You are tasked with designing a data pipeline for a fictional e-commerce company, "ShopSmart". The company wants to analyze customer behavior, sales performance, and inventory management. You need to create a solution that ingests, processes, and stores data from various sources.
Questions:
- What are the top 2 best-selling products?
- What is the average order value per customer?
- What is the total revenue generated per product category?
Warning
This project does not implement testcases because I do not have time to learn.
LocalFile --> MySQL --> Log
Note
This it the first assignment that want to create end-to-end data pipeline from source to serve analytic reports. So, I will try to orchestrate with Airflow in this assignment.
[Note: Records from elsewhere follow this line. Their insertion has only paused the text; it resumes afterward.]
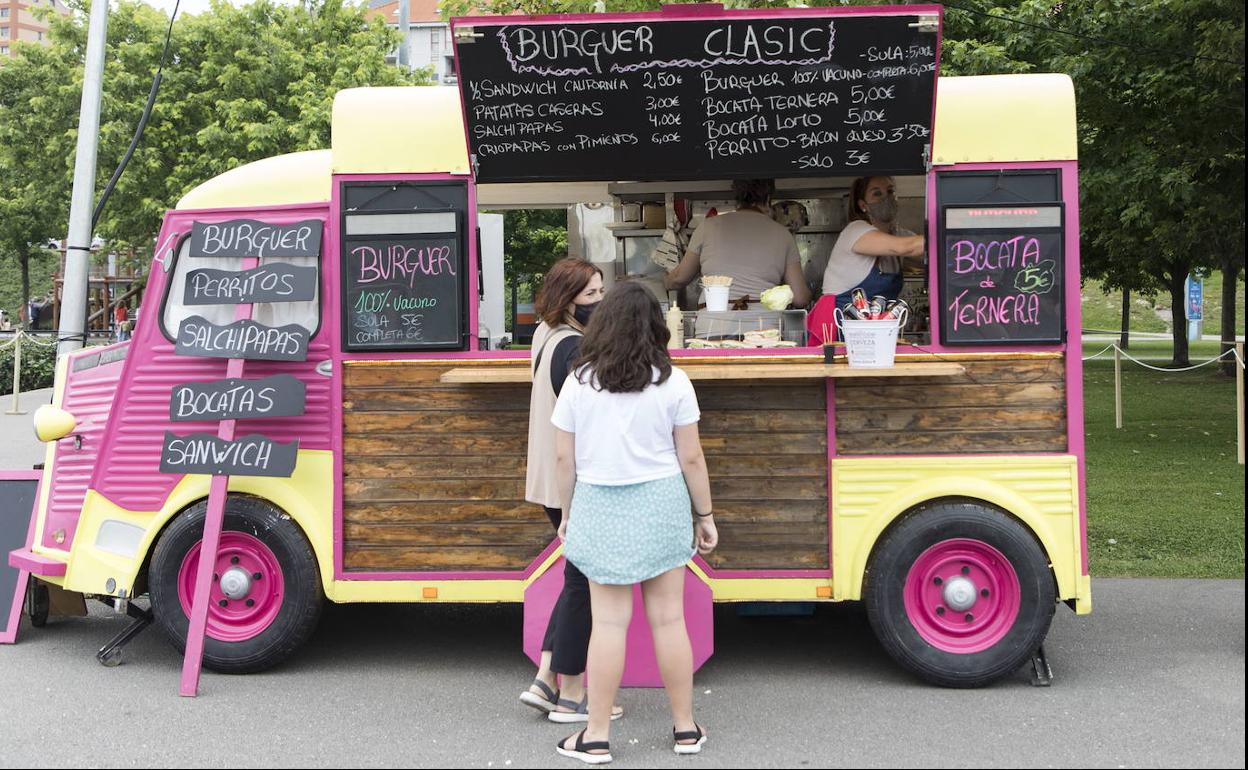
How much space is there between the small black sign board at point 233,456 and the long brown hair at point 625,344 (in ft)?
5.78

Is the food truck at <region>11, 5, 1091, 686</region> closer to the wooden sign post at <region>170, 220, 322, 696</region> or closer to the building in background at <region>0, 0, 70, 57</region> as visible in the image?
the wooden sign post at <region>170, 220, 322, 696</region>

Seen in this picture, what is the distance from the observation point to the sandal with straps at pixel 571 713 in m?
5.12

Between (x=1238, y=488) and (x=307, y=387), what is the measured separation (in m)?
8.59

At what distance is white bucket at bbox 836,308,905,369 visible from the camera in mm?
5434

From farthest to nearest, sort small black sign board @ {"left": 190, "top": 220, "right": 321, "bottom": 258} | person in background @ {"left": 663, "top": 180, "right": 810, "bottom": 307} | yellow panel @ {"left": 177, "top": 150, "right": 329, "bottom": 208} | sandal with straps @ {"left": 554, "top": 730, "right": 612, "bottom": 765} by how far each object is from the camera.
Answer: person in background @ {"left": 663, "top": 180, "right": 810, "bottom": 307}, yellow panel @ {"left": 177, "top": 150, "right": 329, "bottom": 208}, small black sign board @ {"left": 190, "top": 220, "right": 321, "bottom": 258}, sandal with straps @ {"left": 554, "top": 730, "right": 612, "bottom": 765}

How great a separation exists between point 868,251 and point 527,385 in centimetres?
173

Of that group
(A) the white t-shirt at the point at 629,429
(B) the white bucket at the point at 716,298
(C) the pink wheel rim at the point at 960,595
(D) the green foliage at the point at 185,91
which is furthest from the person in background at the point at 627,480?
(D) the green foliage at the point at 185,91

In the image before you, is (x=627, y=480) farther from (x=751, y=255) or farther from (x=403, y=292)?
(x=751, y=255)

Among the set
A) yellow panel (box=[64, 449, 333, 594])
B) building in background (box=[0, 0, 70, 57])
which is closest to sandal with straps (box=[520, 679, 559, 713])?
yellow panel (box=[64, 449, 333, 594])

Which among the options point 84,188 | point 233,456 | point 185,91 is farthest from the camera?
point 185,91

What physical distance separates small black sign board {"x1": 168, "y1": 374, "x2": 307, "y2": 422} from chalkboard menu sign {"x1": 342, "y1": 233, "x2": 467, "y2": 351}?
33 cm

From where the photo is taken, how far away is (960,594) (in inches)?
220

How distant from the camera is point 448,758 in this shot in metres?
4.73

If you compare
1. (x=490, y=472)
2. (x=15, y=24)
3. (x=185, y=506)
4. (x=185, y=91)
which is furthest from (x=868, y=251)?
(x=15, y=24)
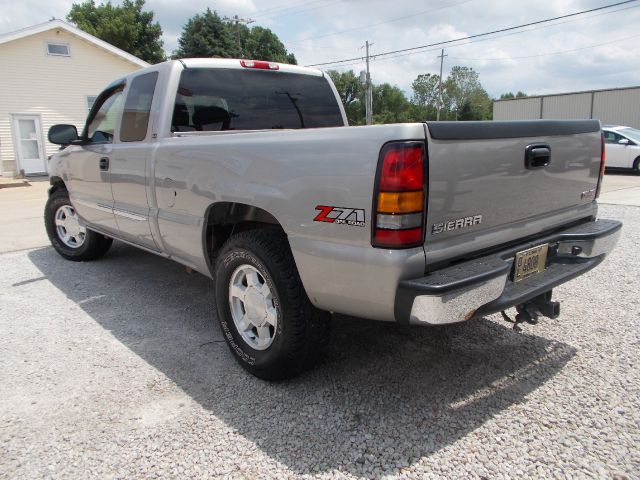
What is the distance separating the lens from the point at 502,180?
8.09ft

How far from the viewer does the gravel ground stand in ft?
7.22

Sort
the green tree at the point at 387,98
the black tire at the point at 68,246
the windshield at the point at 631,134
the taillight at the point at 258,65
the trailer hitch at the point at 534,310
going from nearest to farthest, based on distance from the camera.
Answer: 1. the trailer hitch at the point at 534,310
2. the taillight at the point at 258,65
3. the black tire at the point at 68,246
4. the windshield at the point at 631,134
5. the green tree at the point at 387,98

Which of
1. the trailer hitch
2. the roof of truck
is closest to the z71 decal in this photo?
the trailer hitch

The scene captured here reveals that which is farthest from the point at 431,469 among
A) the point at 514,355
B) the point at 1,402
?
the point at 1,402

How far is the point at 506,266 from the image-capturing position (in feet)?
7.75

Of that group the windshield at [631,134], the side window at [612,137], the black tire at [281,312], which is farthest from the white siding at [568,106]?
the black tire at [281,312]

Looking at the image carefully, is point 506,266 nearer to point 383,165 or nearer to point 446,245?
point 446,245

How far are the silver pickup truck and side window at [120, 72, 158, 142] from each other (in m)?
0.02

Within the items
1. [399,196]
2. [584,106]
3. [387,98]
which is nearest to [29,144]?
[399,196]

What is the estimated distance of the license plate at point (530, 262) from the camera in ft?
8.45

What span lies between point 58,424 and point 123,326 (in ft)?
4.18

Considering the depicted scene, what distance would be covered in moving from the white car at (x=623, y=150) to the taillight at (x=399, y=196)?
15.8 meters

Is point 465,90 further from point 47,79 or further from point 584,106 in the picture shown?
point 47,79

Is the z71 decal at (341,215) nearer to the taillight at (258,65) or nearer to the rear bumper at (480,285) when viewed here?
the rear bumper at (480,285)
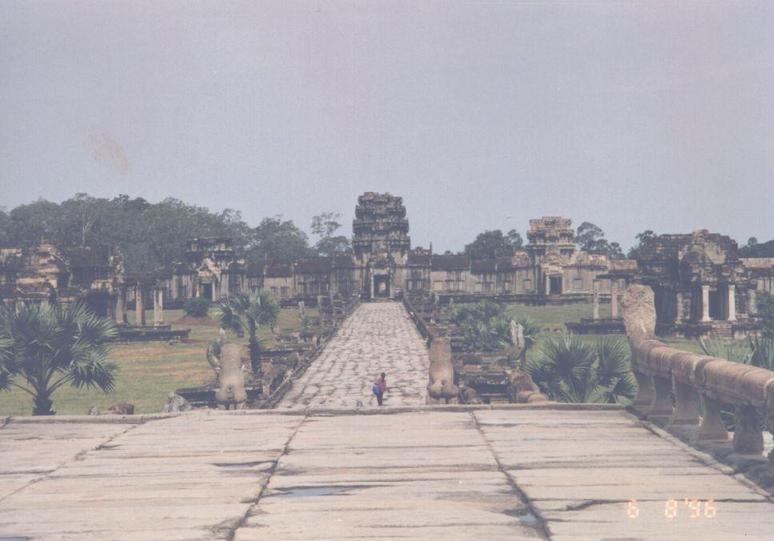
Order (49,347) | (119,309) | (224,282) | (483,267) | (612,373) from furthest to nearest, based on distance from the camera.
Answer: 1. (483,267)
2. (224,282)
3. (119,309)
4. (49,347)
5. (612,373)

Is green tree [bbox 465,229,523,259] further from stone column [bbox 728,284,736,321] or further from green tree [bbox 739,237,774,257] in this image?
stone column [bbox 728,284,736,321]

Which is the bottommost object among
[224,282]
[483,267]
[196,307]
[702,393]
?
[196,307]

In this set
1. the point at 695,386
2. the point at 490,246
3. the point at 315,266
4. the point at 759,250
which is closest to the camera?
the point at 695,386

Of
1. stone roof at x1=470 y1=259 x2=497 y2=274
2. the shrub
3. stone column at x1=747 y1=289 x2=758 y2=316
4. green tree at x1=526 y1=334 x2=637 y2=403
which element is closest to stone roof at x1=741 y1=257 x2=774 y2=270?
stone column at x1=747 y1=289 x2=758 y2=316

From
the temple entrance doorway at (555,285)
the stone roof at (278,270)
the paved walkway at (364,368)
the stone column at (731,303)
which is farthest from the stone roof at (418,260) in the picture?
the stone column at (731,303)

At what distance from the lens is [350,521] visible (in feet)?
21.4

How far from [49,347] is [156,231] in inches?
4075

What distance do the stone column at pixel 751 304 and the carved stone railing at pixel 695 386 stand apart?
5156 cm

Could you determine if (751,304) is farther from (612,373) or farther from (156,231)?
(156,231)

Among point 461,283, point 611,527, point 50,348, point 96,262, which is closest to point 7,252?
point 96,262

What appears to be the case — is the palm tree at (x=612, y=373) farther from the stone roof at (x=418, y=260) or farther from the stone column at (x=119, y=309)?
the stone roof at (x=418, y=260)

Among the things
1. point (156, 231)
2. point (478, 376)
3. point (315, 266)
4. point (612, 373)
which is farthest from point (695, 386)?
point (156, 231)

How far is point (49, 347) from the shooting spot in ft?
66.0

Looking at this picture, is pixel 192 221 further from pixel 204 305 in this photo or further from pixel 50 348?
pixel 50 348
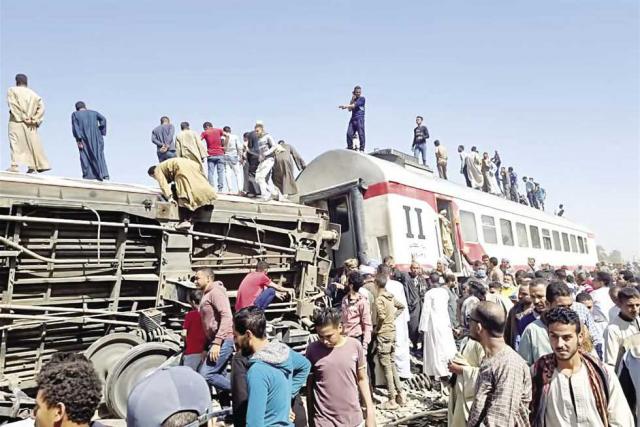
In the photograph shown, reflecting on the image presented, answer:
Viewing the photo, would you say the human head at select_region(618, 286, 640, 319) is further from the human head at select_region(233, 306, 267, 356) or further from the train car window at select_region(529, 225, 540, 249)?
the train car window at select_region(529, 225, 540, 249)

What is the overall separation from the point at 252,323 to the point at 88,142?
6.66m

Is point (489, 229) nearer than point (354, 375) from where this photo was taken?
No

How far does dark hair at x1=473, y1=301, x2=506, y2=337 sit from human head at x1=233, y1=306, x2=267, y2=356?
127cm

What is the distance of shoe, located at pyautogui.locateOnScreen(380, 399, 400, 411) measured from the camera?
6082 millimetres

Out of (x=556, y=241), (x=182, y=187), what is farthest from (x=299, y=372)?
(x=556, y=241)

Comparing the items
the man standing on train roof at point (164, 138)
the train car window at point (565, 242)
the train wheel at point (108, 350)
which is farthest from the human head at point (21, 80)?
the train car window at point (565, 242)

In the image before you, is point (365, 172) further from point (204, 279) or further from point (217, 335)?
point (217, 335)

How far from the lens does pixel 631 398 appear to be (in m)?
3.01

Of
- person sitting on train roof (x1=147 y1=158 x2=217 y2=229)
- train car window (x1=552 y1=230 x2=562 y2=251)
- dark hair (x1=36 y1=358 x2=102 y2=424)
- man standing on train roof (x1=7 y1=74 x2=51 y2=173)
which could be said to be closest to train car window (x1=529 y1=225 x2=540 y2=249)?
train car window (x1=552 y1=230 x2=562 y2=251)

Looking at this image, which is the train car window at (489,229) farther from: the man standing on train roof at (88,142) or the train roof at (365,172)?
the man standing on train roof at (88,142)

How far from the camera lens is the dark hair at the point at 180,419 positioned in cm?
179

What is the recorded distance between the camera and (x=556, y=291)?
3.77 metres

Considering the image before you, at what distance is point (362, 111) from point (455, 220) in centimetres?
353

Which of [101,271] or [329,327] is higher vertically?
[101,271]
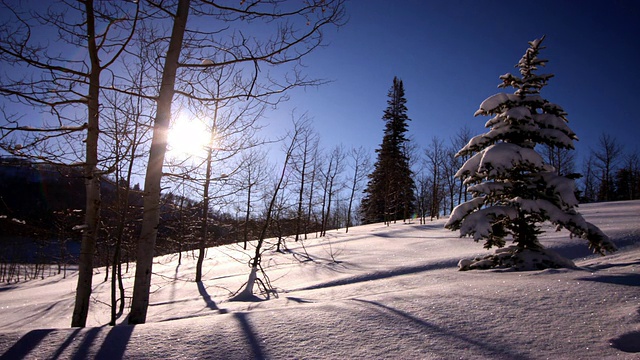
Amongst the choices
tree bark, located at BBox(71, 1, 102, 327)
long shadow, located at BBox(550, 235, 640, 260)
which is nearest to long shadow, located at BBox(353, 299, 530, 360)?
tree bark, located at BBox(71, 1, 102, 327)

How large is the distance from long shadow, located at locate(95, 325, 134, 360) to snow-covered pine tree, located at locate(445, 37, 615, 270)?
548 centimetres

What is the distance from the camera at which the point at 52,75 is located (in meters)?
3.91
First, you should start with create your Python venv and install uv
.
python -m venv venv
./venv/Scripts/activate
(venv) python -m pip install -U pip
(venv) pip install uv
Then, setup the connection file on ./secrets/connections.yaml
file_local:
conn_type: file
description: Local Data on Docker
extra_dejson:
path: "/opt/airflow/data"
warehouse:
conn_type: mysql
description: Local MySQL on Docker
host: mysql
schema: ...
login: ...
password: ...
port: 3306
Next, start provisioning all services by Docker Compose;
docker compose -f ./.container/docker-compose.warehouse.yml --env-file .env up -d
docker compose -f ./.container/docker-compose.yml --env-file .env up -d
Note
Down Docker Compose;
docker compose -f ./.container/docker-compose.yml --env-file .env down -v
docker compose -f ./.container/docker-compose.warehouse.yml --env-file .env down
Login to Airflow localhost:8080
with root user and start observe the dags.